**Your assignment:**
Only the number is wanted: how many lines of these entries contain the word "camera"?
━━ Given information ━━
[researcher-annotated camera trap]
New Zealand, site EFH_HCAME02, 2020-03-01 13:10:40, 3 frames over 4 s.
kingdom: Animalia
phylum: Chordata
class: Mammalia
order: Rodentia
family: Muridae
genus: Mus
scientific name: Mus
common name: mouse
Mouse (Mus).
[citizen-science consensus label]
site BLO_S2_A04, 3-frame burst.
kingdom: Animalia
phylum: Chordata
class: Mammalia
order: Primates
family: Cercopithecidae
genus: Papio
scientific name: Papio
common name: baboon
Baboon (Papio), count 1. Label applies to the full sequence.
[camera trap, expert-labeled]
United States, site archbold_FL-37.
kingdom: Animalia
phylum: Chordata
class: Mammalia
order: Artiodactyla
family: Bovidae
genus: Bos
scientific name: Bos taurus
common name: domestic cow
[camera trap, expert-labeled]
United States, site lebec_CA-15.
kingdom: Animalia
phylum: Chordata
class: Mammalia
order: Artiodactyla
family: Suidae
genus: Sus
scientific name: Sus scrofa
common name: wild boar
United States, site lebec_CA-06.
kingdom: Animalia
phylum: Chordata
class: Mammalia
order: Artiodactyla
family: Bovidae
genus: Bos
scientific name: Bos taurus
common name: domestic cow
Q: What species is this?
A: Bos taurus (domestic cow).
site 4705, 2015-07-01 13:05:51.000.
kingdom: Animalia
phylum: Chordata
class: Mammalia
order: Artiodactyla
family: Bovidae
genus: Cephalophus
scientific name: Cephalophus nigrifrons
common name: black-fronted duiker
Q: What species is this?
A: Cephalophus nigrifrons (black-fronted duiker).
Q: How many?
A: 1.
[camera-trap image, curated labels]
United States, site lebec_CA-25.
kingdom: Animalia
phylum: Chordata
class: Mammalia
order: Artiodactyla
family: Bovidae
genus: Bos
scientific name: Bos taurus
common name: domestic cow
━━━
**Answer to the exercise:**
4